* EXTRAIT DU DOCUMENT:

+-------+

Permettez-moi de jeter un bref regard en arrière et de formuler quatre observations.
La loi du 20 avril 2016 relative à la déontologie et aux droits et obligations des fonctionnaires est issue de la volonté du législateur de dédier, pour la première fois, un corpus déontologique commun à l'ensemble des agents publics, fonctionnaires ou non. Elle apparaît comme un texte fondateur, comme l'analyse le professeur Olivier Dord.
Un pas vers un même corpus déontologique a été effectué par la loi organique du 8 août 2016 relative aux garanties statutaires, aux obligations déontologiques et au recrutement des magistrats ainsi qu'au Conseil supérieur de la magistrature, et une proposition de loi organique votée par l'Assemblée nationale en 2017 a consacré de telles obligations aux membres du Conseil constitutionnel. Le Sénat n'a plus qu'à s'en saisir, mais nous attendons toujours.
Enfin, la loi de 2016 sur la transparence et la lutte contre la corruption, qui s'inscrit dans ce cheminement tracé par la loi de 2013 mettant en place la Haute autorité pour la transparence de la vie publique, la HATVP, complète ce dispositif qui fait honneur à l'Assemblée nationale, comme l'a dit – et je l'en remercie – M. Olivier Marleix lors de l'examen du présent texte en commission des lois.
Mais, nous avons, nous aussi, connu des déceptions au constat de décrets réduisant la portée de la loi quant au rôle transparent des lobbys sur la décision publique. Un long chemin reste donc à parcourir.
Ces critiques et remarques préliminaires étant faites, je formulerai quatre observations.
Premièrement, la Haute autorité pour la transparence de la vie publique est une autorité administrative indépendante majeure par son objet et particulièrement originale tant par sa composition que par la nomination à sa tête d'un magistrat de la Cour de cassation. Au-delà de la personnalité bien connue de Jean-Louis Nadal qui a défendu une vision exigeante et pragmatique dans un domaine très nouveau et explosif, le recours à un magistrat ayant exercé des responsabilités juridictionnelles au plus haut niveau a démontré toute sa pertinence, un tel choix étant au demeurant unique s'agissant des autorités administratives indépendantes.

+-------+

* DONNÉES FOURNIES:
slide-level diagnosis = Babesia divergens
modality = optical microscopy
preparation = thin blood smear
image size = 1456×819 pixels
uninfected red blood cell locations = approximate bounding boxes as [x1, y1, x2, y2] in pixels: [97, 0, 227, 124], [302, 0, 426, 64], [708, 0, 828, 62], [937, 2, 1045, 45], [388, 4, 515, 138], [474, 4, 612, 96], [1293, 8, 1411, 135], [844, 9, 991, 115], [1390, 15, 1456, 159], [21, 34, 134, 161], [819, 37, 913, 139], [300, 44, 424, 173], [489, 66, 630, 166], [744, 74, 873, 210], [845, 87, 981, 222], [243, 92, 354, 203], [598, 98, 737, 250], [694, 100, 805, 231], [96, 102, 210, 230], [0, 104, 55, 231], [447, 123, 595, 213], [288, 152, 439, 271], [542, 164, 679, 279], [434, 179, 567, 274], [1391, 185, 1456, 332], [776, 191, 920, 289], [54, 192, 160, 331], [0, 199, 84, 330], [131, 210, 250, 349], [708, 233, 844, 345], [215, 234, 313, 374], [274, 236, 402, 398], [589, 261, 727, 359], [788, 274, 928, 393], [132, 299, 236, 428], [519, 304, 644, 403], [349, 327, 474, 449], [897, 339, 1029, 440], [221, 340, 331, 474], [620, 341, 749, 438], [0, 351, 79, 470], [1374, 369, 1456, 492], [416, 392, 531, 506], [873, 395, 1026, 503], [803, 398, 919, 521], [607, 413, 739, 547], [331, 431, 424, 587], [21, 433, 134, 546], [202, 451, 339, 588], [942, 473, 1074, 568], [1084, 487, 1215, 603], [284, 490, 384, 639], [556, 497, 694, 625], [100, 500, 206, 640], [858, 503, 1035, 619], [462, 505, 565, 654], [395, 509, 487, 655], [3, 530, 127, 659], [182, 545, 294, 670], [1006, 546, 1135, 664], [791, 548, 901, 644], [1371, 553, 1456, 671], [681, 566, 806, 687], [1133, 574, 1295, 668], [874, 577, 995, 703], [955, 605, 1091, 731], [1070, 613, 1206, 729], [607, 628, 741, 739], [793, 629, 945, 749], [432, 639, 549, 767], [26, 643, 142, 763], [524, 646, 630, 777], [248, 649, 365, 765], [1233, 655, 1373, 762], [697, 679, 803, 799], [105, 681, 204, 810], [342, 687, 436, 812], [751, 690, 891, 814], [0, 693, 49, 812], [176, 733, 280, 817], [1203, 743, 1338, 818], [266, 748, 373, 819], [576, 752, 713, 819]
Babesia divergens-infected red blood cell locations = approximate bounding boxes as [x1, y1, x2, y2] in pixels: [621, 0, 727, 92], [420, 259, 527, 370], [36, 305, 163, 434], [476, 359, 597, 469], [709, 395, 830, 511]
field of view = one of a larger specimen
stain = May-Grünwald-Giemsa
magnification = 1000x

+-------+

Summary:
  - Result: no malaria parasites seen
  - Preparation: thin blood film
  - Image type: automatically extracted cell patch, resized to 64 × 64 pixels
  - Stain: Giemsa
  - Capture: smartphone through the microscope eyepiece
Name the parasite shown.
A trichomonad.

+-------+

* CONSIGNE:
Recopiez le passage de l'extrait sur la déontologie des agents publics qui commence aux mots « Un pas vers » et s'arrête après « commission des lois. ».

* RÉSULTAT FINAL:
Un pas vers un même corpus déontologique a été effectué par la loi organique du 8 août 2016 relative aux garanties statutaires, aux obligations déontologiques et au recrutement des magistrats ainsi qu'au Conseil supérieur de la magistrature, et une proposition de loi organique votée par l'Assemblée nationale en 2017 a consacré de telles obligations aux membres du Conseil constitutionnel. Le Sénat n'a plus qu'à s'en saisir, mais nous attendons toujours.
Enfin, la loi de 2016 sur la transparence et la lutte contre la corruption, qui s'inscrit dans ce cheminement tracé par la loi de 2013 mettant en place la Haute autorité pour la transparence de la vie publique, la HATVP, complète ce dispositif qui fait honneur à l'Assemblée nationale, comme l'a dit – et je l'en remercie – M. Olivier Marleix lors de l'examen du présent texte en commission des lois.